Volver a Selma Lagerlöf ha sido un auténtico regalo. Con Charlotte Löwensköld, segunda entrega de la trilogía de los Löwensköld, la autora me ha vuelto a conquistar con una historia que se lee con fluidez, pero deja una huella profunda.
Ambientada en la Suecia del siglo XIX, en Karlstad, la novela retrata una sociedad estricta, marcada por la moral religiosa, las jerarquías sociales y los rígidos códigos de conducta. En medio de todo eso se encuentra Charlotte, una joven que destaca por su vitalidad, su espontaneidad y su sensibilidad. Es un personaje luminoso, complejo y tremendamente humano.
Charlotte lleva años comprometida con Karl-Artur Ekenstedt, un pastor luterano profundamente creyente, íntegro, pero emocionalmente rígido. Su amor por Charlotte parece sincero, pero está mediatizado por una espiritualidad que antepone el sacrificio a la ternura. Su relación, en lugar de fortalecerlos, los desgasta poco a poco.
La aparición de Gustav Schagerström, un viudo rico y amable, introduce un nuevo ángulo: ¿qué pasa cuando se presenta una alternativa más serena, más respetuosa y libre? Su propuesta rompe la balanza y obliga a Charlotte a enfrentarse a una decisión crucial: seguir anclada a un amor que la consume o elegir una vida que tal vez no emocione tanto, pero que ofrece paz y reconocimiento.
Más allá del argumento, lo que realmente destaca en esta novela es la crítica sutil pero constante a los mandatos sociales y religiosos de la época. Lagerlöf expone, sin necesidad de discursos, cómo muchas mujeres eran empujadas a desaparecer dentro de las relaciones, a cumplir con lo que se esperaba de ellas incluso a costa de su propio bienestar emocional. A través de Charlotte, muestra lo que implica sostener una promesa cuando quien tienes al lado no te sostiene a ti.
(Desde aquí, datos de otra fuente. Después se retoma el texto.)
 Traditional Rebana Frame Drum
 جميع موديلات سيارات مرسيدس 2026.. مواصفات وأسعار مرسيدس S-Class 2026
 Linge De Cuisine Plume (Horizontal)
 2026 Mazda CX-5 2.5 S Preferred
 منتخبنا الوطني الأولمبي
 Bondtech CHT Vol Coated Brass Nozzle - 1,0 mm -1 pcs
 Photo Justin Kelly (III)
El estilo narrativo de Selma Lagerlöf es elegante, sereno y lleno de sensibilidad. Su escritura parece sencilla, pero está cargada de intención y de matices. Hay ironía, hay ternura, hay crítica, pero nunca desde la estridencia. Todo está cuidadosamente equilibrado. Y esa capacidad de decir tanto con tan poco es, sin duda, una de sus grandes virtudes.
Charlotte es, además, un personaje inolvidable. Fuerte, vulnerable, impetuosa, leal, a ratos contradictoria, pero siempre auténtica. No es una heroína idealizada: es una mujer real, que duda, que se equivoca, que ama y que busca su lugar en un mundo que no siempre se lo permite.
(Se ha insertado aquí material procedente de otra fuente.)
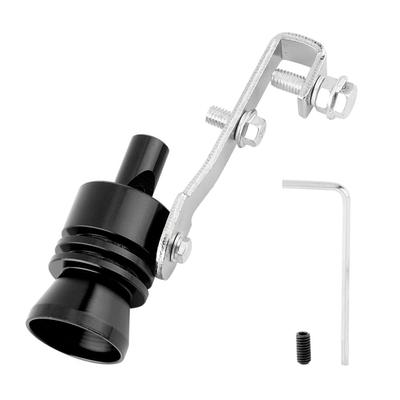 Universal Car Exhaust Pipe Turbo Whistle for Automobile ATV SUV Auto Accessories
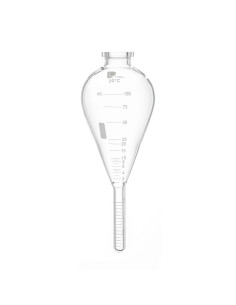 ASTM CENTRIFUGE TUBES, PEAR...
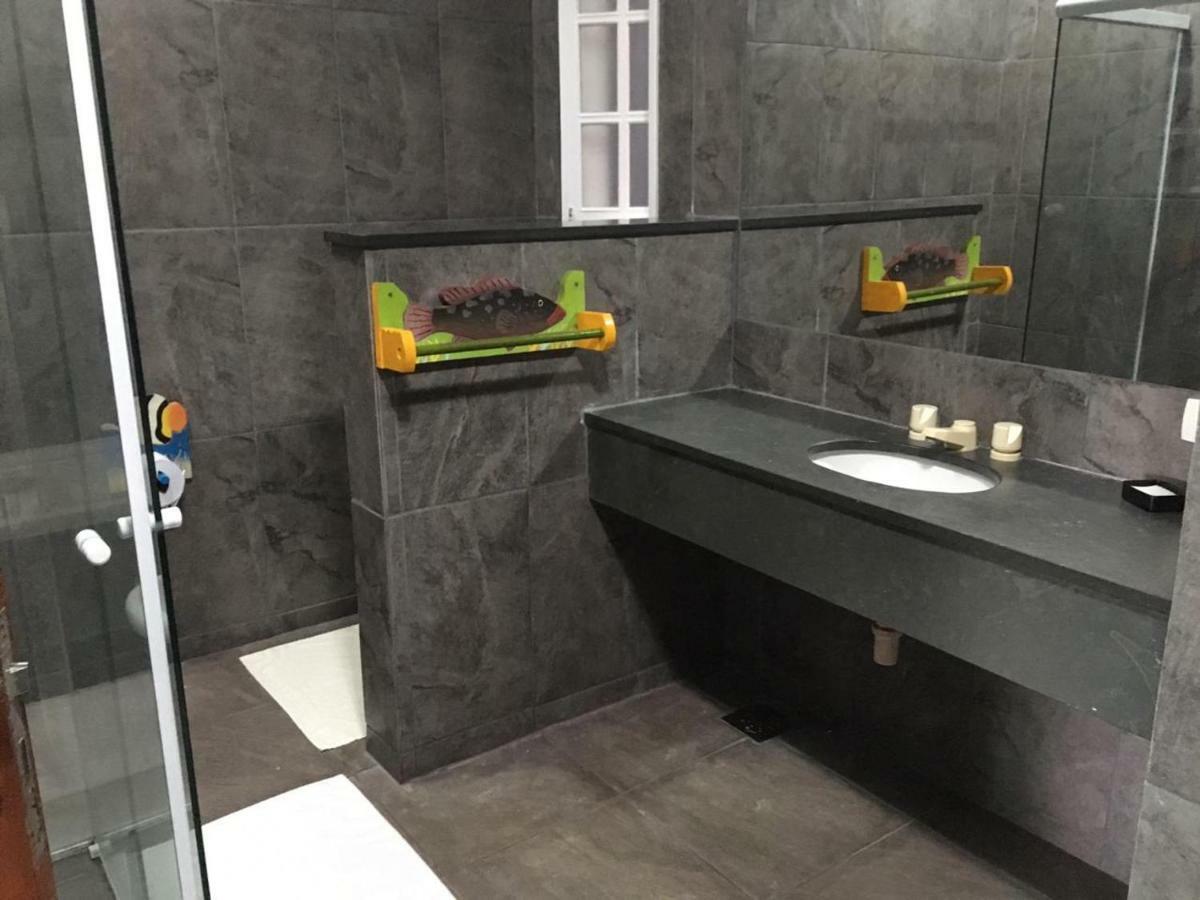 אנגרה דוס רייס Pousada Casa Atlantica מראה חיצוני תמונה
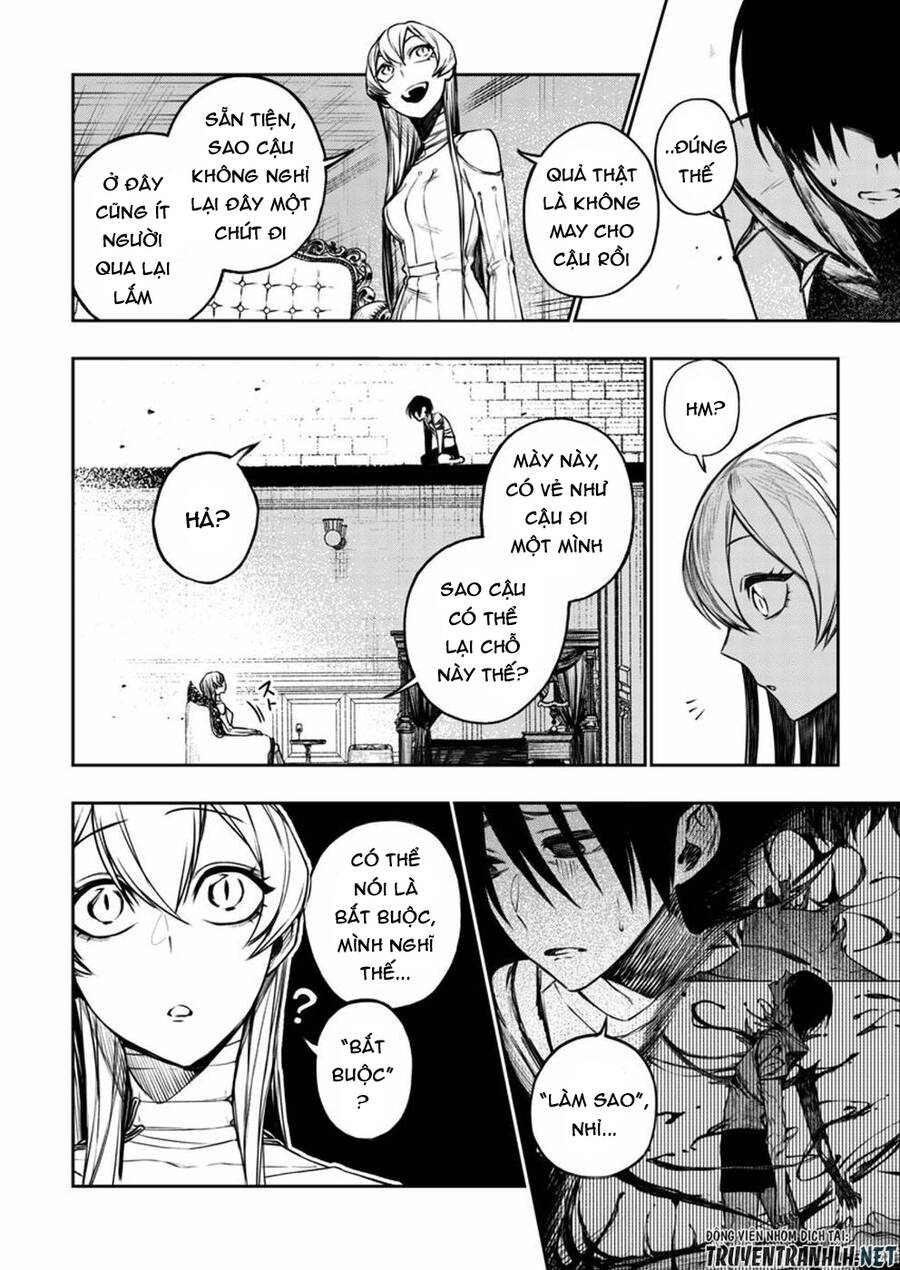 Bạn Đồng Hành Của Tôi Là Undead Mạnh Nhất Ở Thế Giới Khác Chap 3 - Next Chap 4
Charlotte Löwensköld es una novela que se disfruta por su trama, pero que se valora aún más por su profundidad. Una lectura que transporta a otra época, pero que plantea preguntas que siguen resonando hoy: ¿Qué significa amar de verdad? ¿Qué lugar ocupa la libertad dentro de una relación? ¿Hasta qué punto el deber puede anular al deseo?
Ha sido una lectura muy gratificante, y me quedo con muchas ganas de continuar con la tercera parte de esta trilogía. Porque Charlotte no se olvida fácilmente. Porque su historia sigue latiendo incluso después de cerrar el libro.